Толпа быстро прибывала, всасывая в себя прохожих из соседних улиц. Урбэн топтался на повозке, отчаянно жестикулируя. Он говорил о том, как установить порядок на фабрике. Его слушали жадно, поправляли, подбадривали. Ему хотели и боялись верить. Тревога невидимо бродила среди людей. Рульяк чувствовал ее. Слишком близко звучали разрывы версальских батарей. Слишком молода была Коммуна. Урбэн тоже понимал настроение толпы.
— Нельзя делать яичницу, не разбивая яиц, — говорил он. — Раз мы прогнали хозяев — значит, хозяева теперь мы. Вот стоит перед вами Рульяк, простой рабочий парень. Если он не боится лупить версальских бандитов, так чего же боимся мы? Пусть Пешар боится Коммуны, а нам все равно нет жизни без нее.
Внезапно Луи вспомнил ребят, дравшихся сегодня ночью в Соблонском парке, когда он спокойно спал дома. Мысль об этом была подобна спуску курка. Луи вскочил в повозку и стал рядом с Урбэном. Надо рассказать, что все неправда, что вчера он еще был подлым трусом.
Он видел перед собой маленькую площадь с мраморным высохшим фонтаном посредине. В детстве он играл здесь с мальчишками… Площадь запружена народом. Острые глаза Луи различают знакомые лица: тетушки Лизеты, соседей. Дочка Фано, остановившая его вчера, тоже стоит здесь. Люди смотрят на него с надеждой и гордостью. Луи хочется сказать им, чтобы они не беспокоились. Теперь он знает, за что надо воевать. Он не позволит Пешару выбросить их на улицу. Пока у него ружье в руках, он не пустит версальцев! Они должны верить ему, ведь он свой парень. Он родился и вырос здесь. Но от волнения Луи ничего не мог сказать, он всегда был робок и уж, конечно, не умел произносить речей. Наконец, глотнув воздух, он крикнул:
— Я их буду бить… версальцев, пока жив, чтобы этот Пешар…
Луи спрыгнул с повозки. У него слегка кружилась голова. Его обнимали, хлопали по плечу. Увидав рядом девушку с красным цветком, он улыбнулся ей и вспомнил, что ее зовут Жанна.

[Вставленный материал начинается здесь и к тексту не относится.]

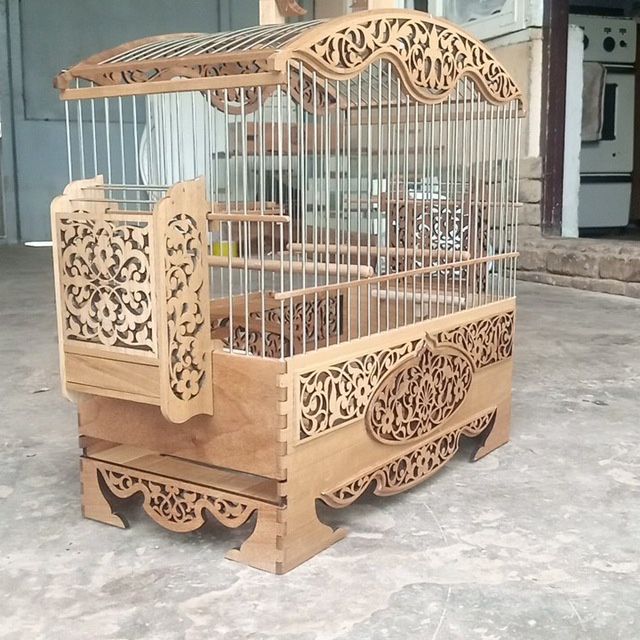 Qush uchun qafas, katak, клетка,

Раньше все считали Луи Рульяка неуклюжим, угрюмым парнем, и он никогда не заглядывался на девушек. Сейчас Луи забыл, что на нем закопченный мундир, и, краснея и улыбаясь, сказал девушке:
— Ты прости, что вчера так… я думал, что ты смеешься надо мной.
— Луи, пора идти, — позвал Урбэн.
Рульяк сделал шаг, но тут же остановился, хотел что-то сказать и не сказал. Он посмотрел ей в глаза, в самую черноту зрачков, и множество рыжих веснушек вспыхнуло на его покрасневшем лице. Может быть, это была та самая минута, о которой потом говорят: а помнишь, с чего началось? Она, перестав смеяться, церемонно вынула из волос гвоздику и вдела ее в петлицу отворота его мундира. Наверное, в старину так выбирали себе рыцарей.